Machine-translated prose. Machine translation of complex personal narrative tends to produce grammatically awkward text that undermines credibility. If your French is not strong, write the draft in English first, then work with a bilingual professional to render it into natural, appropriate French — not just a word-for-word translation.

Using clinical diagnostic language as a substitute for functional description. French MDPH evaluators are not impressed by a list of Anglo-Saxon diagnostic terms. They need functional descriptions that map to French administrative evaluation criteria.

Understating the impact. Many parents — particularly from Anglo-Saxon cultures where understatement is normalized — describe their child's situation in moderate, measured terms. In the MDPH context, this reads as "the situation is manageable without significant support." The Projet de Vie needs to accurately reflect severity, not soften it.

Omitting financial evidence. If the family is paying for private speech therapy (orthophoniste), occupational therapy, ABA therapy, or tutoring because state services have long waiting lists, list these costs with monthly amounts. They are part of the evidence for need.

What "Projet de Vie Examples" Actually Look Like

There is no publicly available set of approved Projet de Vie templates from the MDPH. The form is intentionally open-ended to accommodate the full range of disability types. What exists online are general guidance documents from advocacy organizations like Autisme France and UNAPEI, and forum-shared examples from parent communities.
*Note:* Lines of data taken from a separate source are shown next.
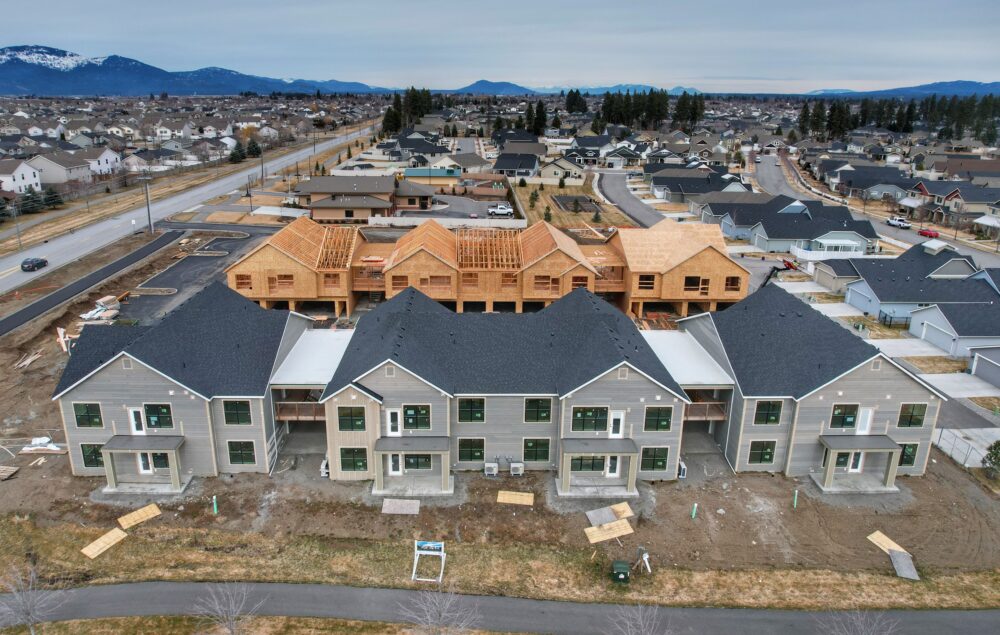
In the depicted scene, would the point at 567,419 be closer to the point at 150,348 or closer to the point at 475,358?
the point at 475,358

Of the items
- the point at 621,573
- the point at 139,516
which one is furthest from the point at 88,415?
the point at 621,573

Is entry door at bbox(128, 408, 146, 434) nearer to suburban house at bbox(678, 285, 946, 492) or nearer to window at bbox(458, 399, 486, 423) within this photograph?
window at bbox(458, 399, 486, 423)

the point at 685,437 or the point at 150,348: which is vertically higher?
the point at 150,348

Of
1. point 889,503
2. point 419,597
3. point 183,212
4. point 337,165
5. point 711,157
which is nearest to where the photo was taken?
point 419,597

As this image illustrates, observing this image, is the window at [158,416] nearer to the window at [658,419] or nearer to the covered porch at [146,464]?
the covered porch at [146,464]

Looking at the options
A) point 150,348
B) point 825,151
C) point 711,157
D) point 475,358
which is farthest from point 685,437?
point 825,151

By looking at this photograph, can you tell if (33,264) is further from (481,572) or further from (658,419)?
(658,419)

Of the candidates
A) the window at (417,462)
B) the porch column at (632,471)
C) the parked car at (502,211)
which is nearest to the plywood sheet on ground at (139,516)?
the window at (417,462)

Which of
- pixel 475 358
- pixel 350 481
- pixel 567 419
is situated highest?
pixel 475 358
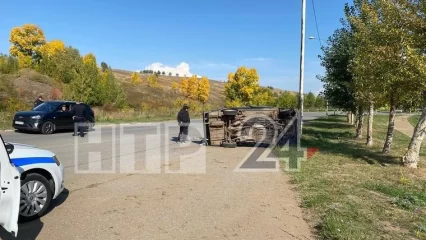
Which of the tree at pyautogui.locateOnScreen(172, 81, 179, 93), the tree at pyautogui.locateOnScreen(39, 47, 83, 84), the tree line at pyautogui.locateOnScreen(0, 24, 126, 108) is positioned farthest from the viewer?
the tree at pyautogui.locateOnScreen(172, 81, 179, 93)

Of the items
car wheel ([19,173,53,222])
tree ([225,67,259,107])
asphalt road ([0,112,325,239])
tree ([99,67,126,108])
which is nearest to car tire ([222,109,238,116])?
asphalt road ([0,112,325,239])

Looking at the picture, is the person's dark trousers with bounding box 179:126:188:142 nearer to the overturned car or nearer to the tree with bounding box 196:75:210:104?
the overturned car

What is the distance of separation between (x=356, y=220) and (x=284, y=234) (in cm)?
133

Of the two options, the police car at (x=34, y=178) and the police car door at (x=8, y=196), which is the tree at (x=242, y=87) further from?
the police car door at (x=8, y=196)

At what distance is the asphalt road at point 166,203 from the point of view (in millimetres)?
5008

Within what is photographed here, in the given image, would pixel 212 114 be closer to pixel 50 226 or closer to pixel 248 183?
pixel 248 183

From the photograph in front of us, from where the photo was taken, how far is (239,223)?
5.43 m

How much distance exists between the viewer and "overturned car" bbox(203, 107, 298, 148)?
14703mm

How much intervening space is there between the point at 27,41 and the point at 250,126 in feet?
255

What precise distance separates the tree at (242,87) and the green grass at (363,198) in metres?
35.8

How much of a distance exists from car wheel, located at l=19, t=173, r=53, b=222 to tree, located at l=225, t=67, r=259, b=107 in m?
41.6

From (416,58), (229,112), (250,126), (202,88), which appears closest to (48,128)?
(229,112)

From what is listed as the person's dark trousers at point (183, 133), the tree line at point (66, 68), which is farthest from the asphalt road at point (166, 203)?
the tree line at point (66, 68)

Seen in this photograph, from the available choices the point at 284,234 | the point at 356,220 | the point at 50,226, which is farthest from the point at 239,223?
the point at 50,226
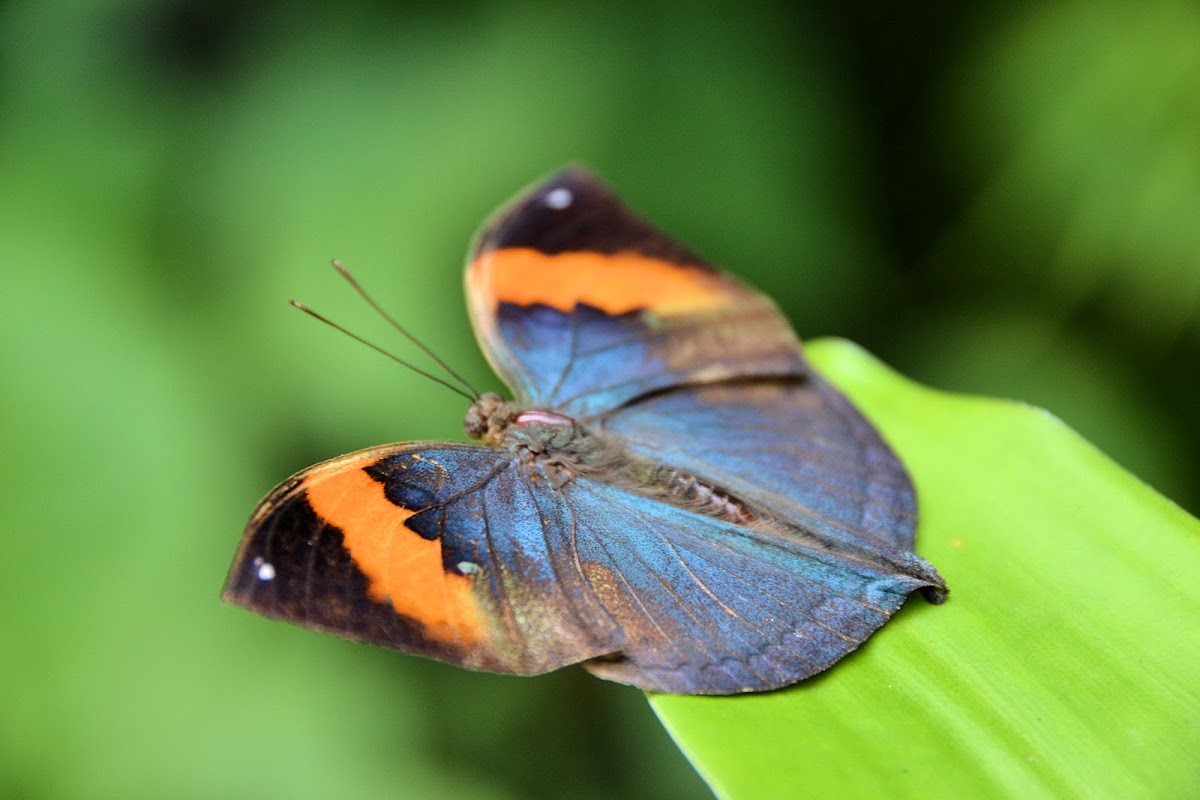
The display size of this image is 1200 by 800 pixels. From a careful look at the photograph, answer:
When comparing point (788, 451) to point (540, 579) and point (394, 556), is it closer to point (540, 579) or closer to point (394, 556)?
point (540, 579)

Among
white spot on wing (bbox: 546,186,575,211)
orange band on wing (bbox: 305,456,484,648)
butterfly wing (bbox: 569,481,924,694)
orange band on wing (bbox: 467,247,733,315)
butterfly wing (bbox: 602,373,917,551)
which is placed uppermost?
white spot on wing (bbox: 546,186,575,211)

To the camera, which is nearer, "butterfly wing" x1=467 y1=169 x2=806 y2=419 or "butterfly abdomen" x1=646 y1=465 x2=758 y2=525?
"butterfly abdomen" x1=646 y1=465 x2=758 y2=525

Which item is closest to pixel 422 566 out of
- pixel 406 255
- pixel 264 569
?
pixel 264 569

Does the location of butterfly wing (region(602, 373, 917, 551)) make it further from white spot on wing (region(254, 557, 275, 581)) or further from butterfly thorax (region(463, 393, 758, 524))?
white spot on wing (region(254, 557, 275, 581))

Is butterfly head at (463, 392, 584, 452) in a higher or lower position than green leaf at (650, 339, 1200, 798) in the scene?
lower

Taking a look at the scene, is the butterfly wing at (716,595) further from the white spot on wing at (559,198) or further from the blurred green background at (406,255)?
the blurred green background at (406,255)

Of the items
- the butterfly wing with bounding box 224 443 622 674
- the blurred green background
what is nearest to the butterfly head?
the butterfly wing with bounding box 224 443 622 674

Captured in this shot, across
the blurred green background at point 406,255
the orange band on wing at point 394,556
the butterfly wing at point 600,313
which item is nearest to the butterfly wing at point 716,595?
the orange band on wing at point 394,556

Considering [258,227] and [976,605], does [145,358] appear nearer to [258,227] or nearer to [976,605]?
[258,227]

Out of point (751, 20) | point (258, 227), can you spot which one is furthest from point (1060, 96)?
point (258, 227)
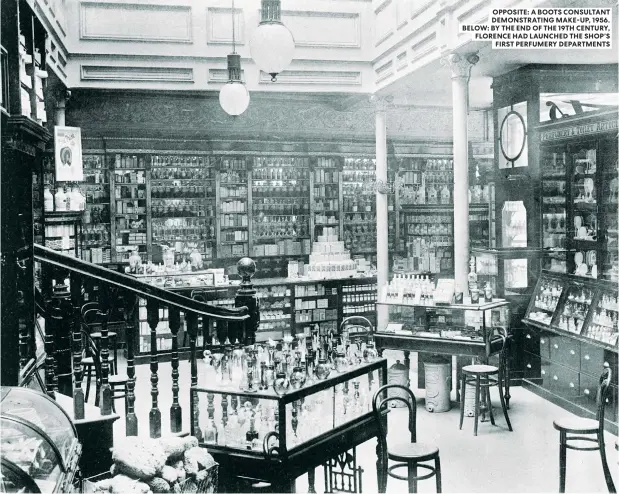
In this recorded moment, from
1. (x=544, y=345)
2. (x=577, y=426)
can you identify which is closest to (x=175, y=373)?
(x=577, y=426)

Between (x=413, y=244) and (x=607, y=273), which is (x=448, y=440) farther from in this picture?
(x=413, y=244)

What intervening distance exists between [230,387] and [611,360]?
3854mm

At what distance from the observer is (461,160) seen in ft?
24.0

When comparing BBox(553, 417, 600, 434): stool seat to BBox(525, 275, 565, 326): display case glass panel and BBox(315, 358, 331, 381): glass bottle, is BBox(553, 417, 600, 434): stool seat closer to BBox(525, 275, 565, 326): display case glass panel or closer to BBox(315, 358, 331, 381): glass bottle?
BBox(315, 358, 331, 381): glass bottle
The most useful reference points are:

  • Autisme France's public guidance on constructing the MDPH dossier Projet de Vie
  • UNAPEI's dossier templates for intellectual disability cases
  • The MDPH's own evaluation criteria (available through the CNSA — the national disability authority)

These are all in French. The France Special Education Blueprint includes English-language guidance on drafting the Projet de Vie for the most common conditions presenting in expat school-aged children (dyslexia, ADHD, autism spectrum, and developmental language disorders), with bilingual phrasing frameworks that translate your child's functional profile into the terminology French evaluators use.

Before You Submit

One final check: the Projet de Vie should be consistent with the medical certificate and the GEVA-Sco. If the Projet de Vie describes a child who cannot function in mainstream school without continuous support, but the GEVA-Sco reflects that the school is managing fine with minor adaptations, the evaluators will note the discrepancy and it may reduce the strength of your case. Review all three documents together before submission and ensure the picture they collectively present is coherent and accurate.